Definition
A mortgagor is an individual or entity that (i.e., the borrower) pledges property as security in order to obtain a loan, traditionally from a bank or financial institution. The mortgagor grants a mortgage to the lender, known as the mortgagee, giving the lender a lien on the property as a condition for receiving the loan. In the event of a default on the loan, the mortgagee may foreclose on the property, ultimately selling it to recover the remaining loan balance.
Examples
- Homebuyers: A family purchasing a home might take out a mortgage and become the mortgagor, using the newly purchased home as collateral for the loan.
- Real Estate Investors: A business entity investing in commercial properties might secure financing through a mortgage, making the business the mortgagor.
- Refinancing: An individual who decides to refinance their home loan also re-pledges their existing property and once again assumes the role of mortgagor under the new loan terms.
Frequently Asked Questions (FAQs)
Q1: Can a mortgagor sell their property during the loan term?
- A1: Yes, a mortgagor can sell the property.

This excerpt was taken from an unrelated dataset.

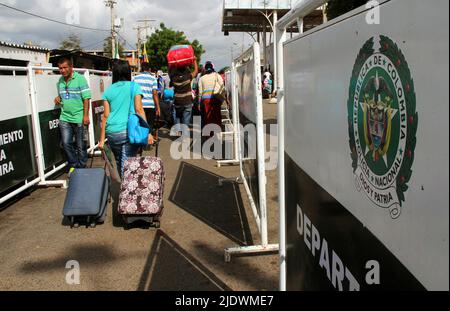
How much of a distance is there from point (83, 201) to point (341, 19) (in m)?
4.00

However, the outstanding mortgage balance must be fully paid upon sale, either through proceeds from the sale or other means.

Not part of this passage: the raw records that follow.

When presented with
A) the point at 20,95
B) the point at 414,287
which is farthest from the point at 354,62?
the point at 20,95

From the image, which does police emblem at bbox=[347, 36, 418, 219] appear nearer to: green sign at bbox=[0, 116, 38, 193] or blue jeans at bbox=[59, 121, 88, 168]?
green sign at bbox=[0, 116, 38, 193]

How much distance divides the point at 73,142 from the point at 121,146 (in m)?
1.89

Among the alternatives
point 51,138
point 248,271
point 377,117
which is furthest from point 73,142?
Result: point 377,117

Q2: What is the difference between a mortgagor and a mortgagee?
- A2: The mortgagor is the borrower who pledges the property as collateral, while the mortgagee is the lender who provides the loan and holds the lien on the property.
Q3: What happens if a mortgagor defaults on their loan payments?

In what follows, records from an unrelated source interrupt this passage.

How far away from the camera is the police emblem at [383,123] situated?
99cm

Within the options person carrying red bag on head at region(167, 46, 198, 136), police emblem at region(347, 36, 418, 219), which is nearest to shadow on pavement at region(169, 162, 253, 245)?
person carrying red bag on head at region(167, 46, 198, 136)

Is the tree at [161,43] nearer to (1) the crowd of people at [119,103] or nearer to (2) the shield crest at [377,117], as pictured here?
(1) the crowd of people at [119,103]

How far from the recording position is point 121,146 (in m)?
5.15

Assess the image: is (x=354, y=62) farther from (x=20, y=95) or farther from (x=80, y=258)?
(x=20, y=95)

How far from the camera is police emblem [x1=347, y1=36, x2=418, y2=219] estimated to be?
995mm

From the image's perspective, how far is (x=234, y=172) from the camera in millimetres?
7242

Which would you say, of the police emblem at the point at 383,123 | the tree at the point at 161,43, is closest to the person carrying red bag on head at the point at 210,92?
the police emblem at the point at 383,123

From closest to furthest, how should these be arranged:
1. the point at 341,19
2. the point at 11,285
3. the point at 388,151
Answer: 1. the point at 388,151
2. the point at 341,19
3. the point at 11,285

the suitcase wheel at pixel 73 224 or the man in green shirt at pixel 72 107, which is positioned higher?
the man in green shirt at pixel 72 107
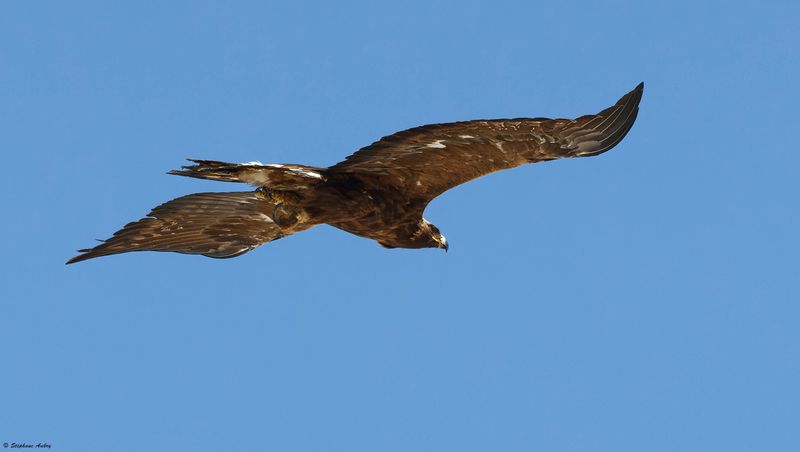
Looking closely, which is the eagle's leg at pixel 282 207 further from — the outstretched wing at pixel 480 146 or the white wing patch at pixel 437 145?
the white wing patch at pixel 437 145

- A3: If a mortgagor defaults on payments, the mortgagee may initiate foreclosure proceedings to take control of and sell the property to recover the loan balance.
Q4: Can a mortgagor change the loan terms after the mortgage agreement is signed?**
- A4: Loan terms can be modified through a loan modification process, but this typically requires agreement from the mortgagee.
Related Terms
- Mortgage: A legal agreement in which property is used as security for the repayment of a loan.
- Mortgagee: The lender or entity that provides the loan and secures a lien on the property pledged by the mortgagor.
- Foreclosure: The legal process by which a mortgagee can take possession of and sell a mortgaged property after the mortgagor’s default on payments.
Online References
Suggested Books
- “The Essentials of Real Estate Finance” by David Sirota: An in-depth look into the mechanics of real estate financing, including mortgages.
- “Principles of Real Estate Practice” by Stephen Mettling and David Cusic: A comprehensive guide on real estate principles, practices, and finance.
- “Mortgage & Real Estate Financing: Resources & Financial Tools” by Jack Parker: A detailed resource on various aspects of mortgage and real estate finance.